=== THE REQUEST ===
Show each line of the material below that contains the word "would".

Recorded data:
[Start]

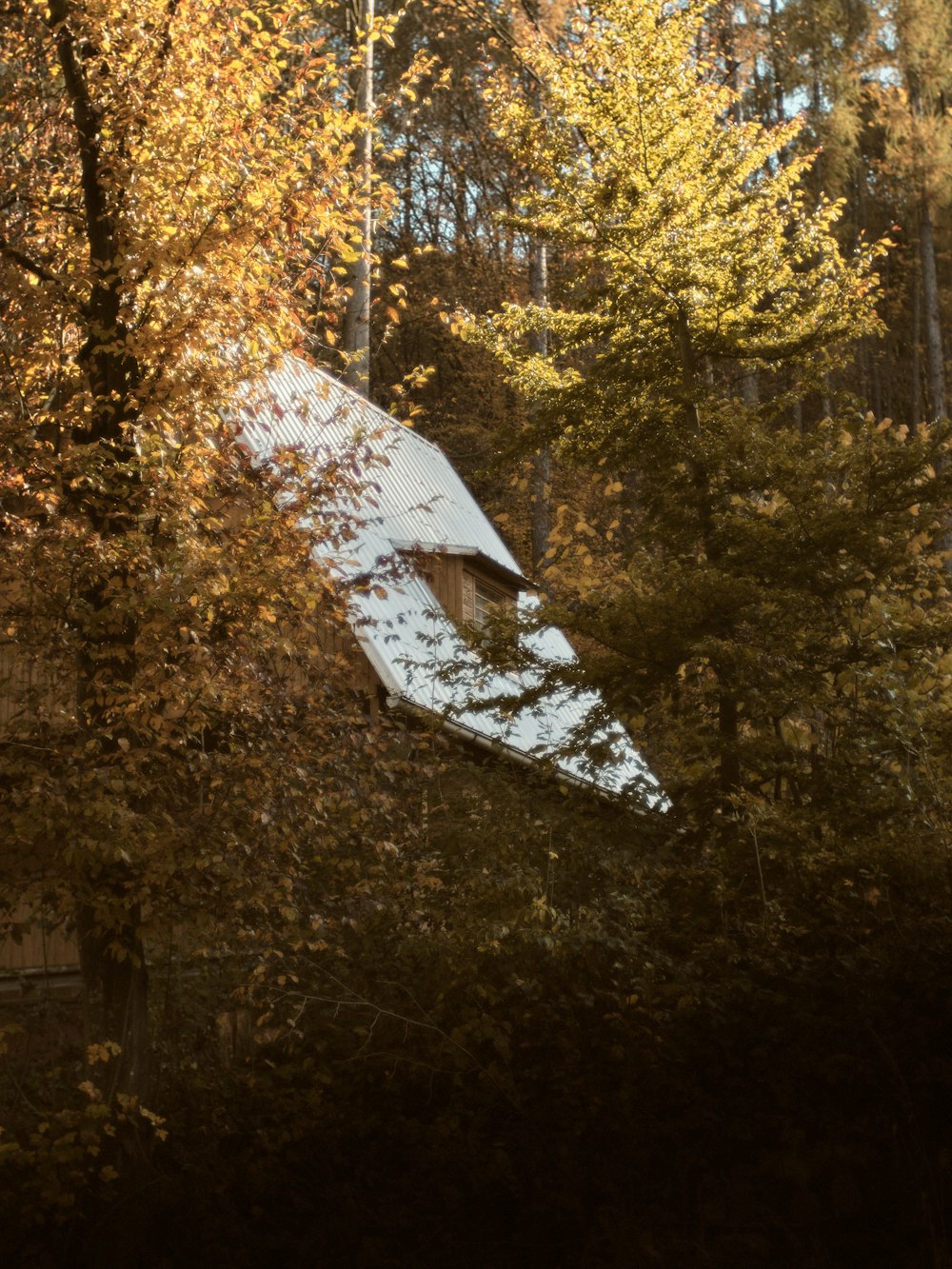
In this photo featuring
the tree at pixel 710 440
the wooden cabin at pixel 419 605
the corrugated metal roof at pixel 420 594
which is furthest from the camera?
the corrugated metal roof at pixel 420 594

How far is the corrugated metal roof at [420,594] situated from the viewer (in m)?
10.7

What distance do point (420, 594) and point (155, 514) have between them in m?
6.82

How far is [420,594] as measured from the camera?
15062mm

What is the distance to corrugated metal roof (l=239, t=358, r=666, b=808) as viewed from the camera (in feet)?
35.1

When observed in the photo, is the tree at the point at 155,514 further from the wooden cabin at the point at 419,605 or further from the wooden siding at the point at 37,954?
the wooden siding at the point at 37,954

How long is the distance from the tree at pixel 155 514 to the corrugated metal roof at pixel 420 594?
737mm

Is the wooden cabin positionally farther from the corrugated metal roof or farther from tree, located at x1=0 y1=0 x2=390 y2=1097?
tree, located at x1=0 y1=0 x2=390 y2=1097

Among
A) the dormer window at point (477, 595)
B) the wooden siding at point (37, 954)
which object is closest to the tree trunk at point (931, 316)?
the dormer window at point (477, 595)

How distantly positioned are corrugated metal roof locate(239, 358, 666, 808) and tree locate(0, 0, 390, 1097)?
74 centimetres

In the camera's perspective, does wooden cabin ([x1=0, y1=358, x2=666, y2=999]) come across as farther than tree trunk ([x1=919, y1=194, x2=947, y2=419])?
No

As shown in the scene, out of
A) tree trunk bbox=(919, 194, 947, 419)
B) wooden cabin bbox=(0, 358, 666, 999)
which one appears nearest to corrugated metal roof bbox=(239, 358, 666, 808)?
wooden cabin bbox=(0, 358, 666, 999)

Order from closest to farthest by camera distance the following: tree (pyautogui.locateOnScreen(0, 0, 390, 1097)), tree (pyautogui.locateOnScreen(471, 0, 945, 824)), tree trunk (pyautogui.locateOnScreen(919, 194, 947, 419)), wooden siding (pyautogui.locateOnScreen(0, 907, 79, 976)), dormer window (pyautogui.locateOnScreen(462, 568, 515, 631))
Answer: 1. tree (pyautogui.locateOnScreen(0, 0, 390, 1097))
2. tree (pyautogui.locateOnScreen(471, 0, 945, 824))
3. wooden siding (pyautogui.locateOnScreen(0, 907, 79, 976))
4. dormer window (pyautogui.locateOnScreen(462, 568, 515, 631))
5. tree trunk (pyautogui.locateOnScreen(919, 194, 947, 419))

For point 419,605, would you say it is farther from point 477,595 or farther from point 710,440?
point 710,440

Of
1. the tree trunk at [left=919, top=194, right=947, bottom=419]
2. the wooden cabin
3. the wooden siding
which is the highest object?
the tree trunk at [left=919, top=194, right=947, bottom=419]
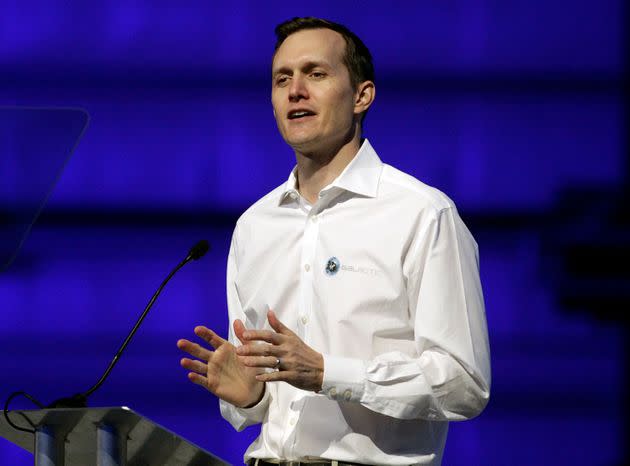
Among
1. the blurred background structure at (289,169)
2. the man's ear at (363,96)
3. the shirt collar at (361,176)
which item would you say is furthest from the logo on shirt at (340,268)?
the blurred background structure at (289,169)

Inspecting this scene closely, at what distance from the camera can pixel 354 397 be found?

[End]
[Start]

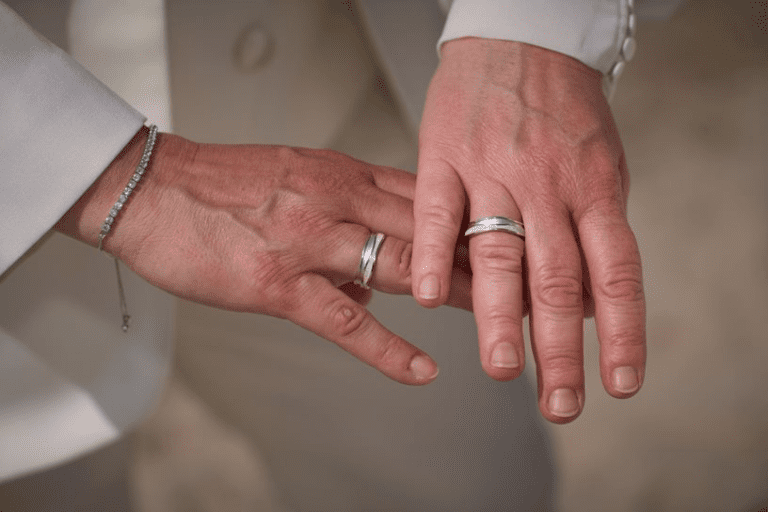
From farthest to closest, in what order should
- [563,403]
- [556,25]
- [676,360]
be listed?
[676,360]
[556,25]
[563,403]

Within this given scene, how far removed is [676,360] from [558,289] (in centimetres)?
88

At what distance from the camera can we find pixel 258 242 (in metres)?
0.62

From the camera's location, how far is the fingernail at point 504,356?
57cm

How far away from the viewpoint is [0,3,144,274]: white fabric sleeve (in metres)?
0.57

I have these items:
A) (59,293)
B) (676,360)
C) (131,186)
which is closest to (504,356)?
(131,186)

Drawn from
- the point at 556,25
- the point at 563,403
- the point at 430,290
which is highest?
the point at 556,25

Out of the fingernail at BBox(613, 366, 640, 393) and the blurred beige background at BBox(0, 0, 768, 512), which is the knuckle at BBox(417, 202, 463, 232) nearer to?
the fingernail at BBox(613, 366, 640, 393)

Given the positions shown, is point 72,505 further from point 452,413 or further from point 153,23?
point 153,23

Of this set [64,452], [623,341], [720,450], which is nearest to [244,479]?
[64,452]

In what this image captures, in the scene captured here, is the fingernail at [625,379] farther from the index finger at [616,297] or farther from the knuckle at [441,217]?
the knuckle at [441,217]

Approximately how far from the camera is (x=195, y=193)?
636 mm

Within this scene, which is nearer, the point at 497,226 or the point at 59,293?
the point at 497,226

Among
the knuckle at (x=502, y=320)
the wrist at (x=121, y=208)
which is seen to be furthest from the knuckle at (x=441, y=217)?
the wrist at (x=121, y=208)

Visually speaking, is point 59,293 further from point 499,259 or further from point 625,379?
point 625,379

[End]

=== WRITTEN ANSWER ===
For point 419,605, would you say it is farther from point 477,595 or farther from point 710,440?
which item would you say is furthest from the logo on shirt at (340,268)?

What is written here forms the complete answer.